What's coming up for social gaming in 2011? One word: revenues. This category of games is still growing rapidly, despite Facebook's changes to viral messaging. Major publishers have acquired social gaming companies, and are exploring ways to connect their non-social game content to social gaming. Facebook continues to grow, now becoming the most popular destination on the Internet. So we can expect social gaming to follow along, as it makes use of some of our most powerful urges. It's funny that for decades the game industry was looking for a way to attract a wider audience than just teenage boys of all ages. And when it finally does, it turns out that the larger audience isn't interested in the types of games they know how to build.... it takes a new type of game to attract a new audience. So the hardcore gamers turn up their noses at social games, as they capture more and more of the gameplaying audience and their dollars.

Now for some predictions as to where social gaming is going in 2011.

  • Zynga continues to grow, but at a slower pace. One of the big stories this year was the dethroning of Farmville as the biggest social game... by Zynga's Cityville. A company that has mastered the art of eating its own young will go far. Their rocket-driven rise will slow, but they have enough velocity to stay in orbit.
  • Social gaming elements continue to be more integrated into old-style game publishers. FIFA, anyone? Expect more connections between social games and other types of games. Many MMO's now have social game "versions" that at least connect you with the branding and some of the style of the MMO. It's a relatively easy way for a game to use social media to connect with fans. The interesting part will be as publishers figure out ways to connect the two types of games more deeply, which I expect we'll see this year.
  • Licensed social gaming takes off, with several high-profile licenses announced. It seems inevitable, but the biggest players haven't needed to go this way yet to build market share. Smaller players will discover licensing is a good way to build visibility. What's going to be licensed? Anything from popular culture that has a big audience... movies, books, music, celebrities, TV shows, comics. It's already happening, but it hasn't hit the big-time yet. 2011 will see it happen.
  • Social gaming gets gamier, attracting more of the hardcore types. There are a few games out there that are much more based around traditional game elements, and we'll see more of them. Some of them will start to get some visibility, too. We won't see fragfests (OK, maybe we will) but expect to see more variety in game designs.
  • Advertisers begin to get social gaming. This year should see more product placements and ads in social games, as advertisers gravitate to millions of monthly users who spend lots of time in social games, and social game companies find a nice source of revenue. Again, it's already happening, but it should accelerate rapidly. The newness is a barrier, and lack of standardized buying and selling. When companies make it easy to buy advertising, and demonstrate results for advertisers, you'll see them pile on.

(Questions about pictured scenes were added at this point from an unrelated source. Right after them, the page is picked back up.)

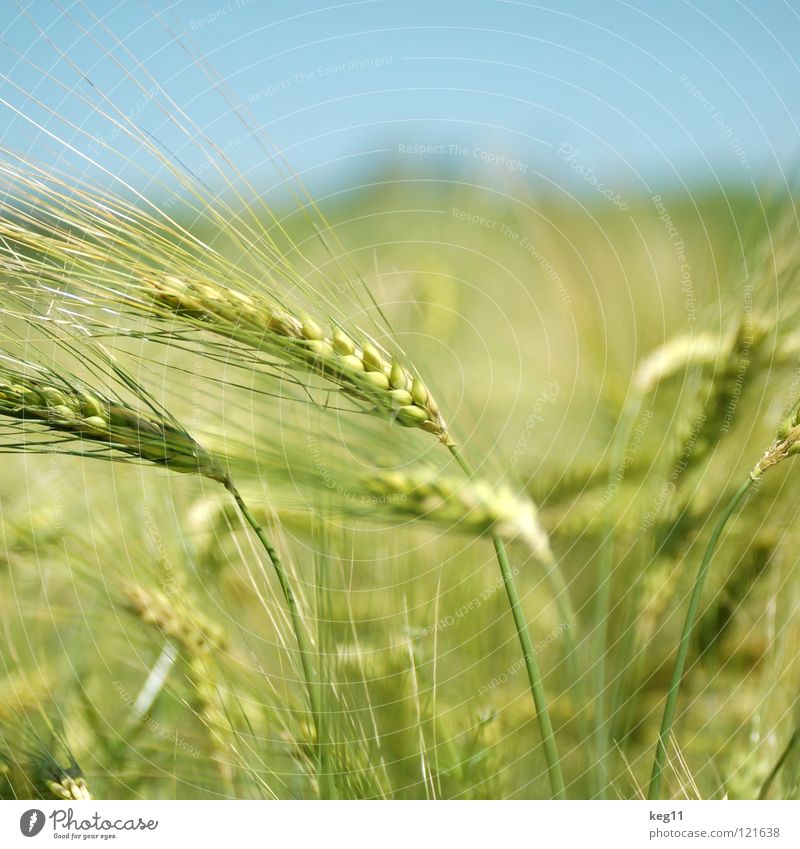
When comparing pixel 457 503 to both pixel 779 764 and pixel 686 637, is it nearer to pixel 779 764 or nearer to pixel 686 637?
pixel 686 637

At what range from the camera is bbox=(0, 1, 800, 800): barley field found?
1.90 feet

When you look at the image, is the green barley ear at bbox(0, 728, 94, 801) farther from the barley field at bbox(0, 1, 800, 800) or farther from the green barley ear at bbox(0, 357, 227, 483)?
the green barley ear at bbox(0, 357, 227, 483)

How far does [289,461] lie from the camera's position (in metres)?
0.66

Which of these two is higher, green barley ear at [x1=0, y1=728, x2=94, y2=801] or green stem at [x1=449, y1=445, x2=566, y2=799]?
→ green stem at [x1=449, y1=445, x2=566, y2=799]

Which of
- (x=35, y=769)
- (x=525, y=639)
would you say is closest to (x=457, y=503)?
(x=525, y=639)

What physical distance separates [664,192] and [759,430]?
0.30 metres

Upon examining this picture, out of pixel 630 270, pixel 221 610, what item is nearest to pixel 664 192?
pixel 630 270

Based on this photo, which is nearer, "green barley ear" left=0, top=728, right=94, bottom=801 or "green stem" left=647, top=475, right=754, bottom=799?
"green stem" left=647, top=475, right=754, bottom=799

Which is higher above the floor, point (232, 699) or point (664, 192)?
point (664, 192)

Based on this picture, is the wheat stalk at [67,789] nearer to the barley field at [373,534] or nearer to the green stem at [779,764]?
the barley field at [373,534]

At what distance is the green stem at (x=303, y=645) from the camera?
54 cm

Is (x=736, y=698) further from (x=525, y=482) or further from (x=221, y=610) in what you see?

  • Social gaming uses more marketing. As competition intensifies, social gaming companies will get more aggressive with marketing (especially as the easier viral marketing capabilities are hobbled by Facebook). We'll see advertising, branding (NASCAR  racers?), event marketing, and all sorts of fun stuff. Especially as traditional game companies, with more experience in these techniques, attempt to muscle their way into a good market share.
All in all, another year of solid growth in social gaming is ahead. Now if you'll excuse me, I have to go back to another expedition...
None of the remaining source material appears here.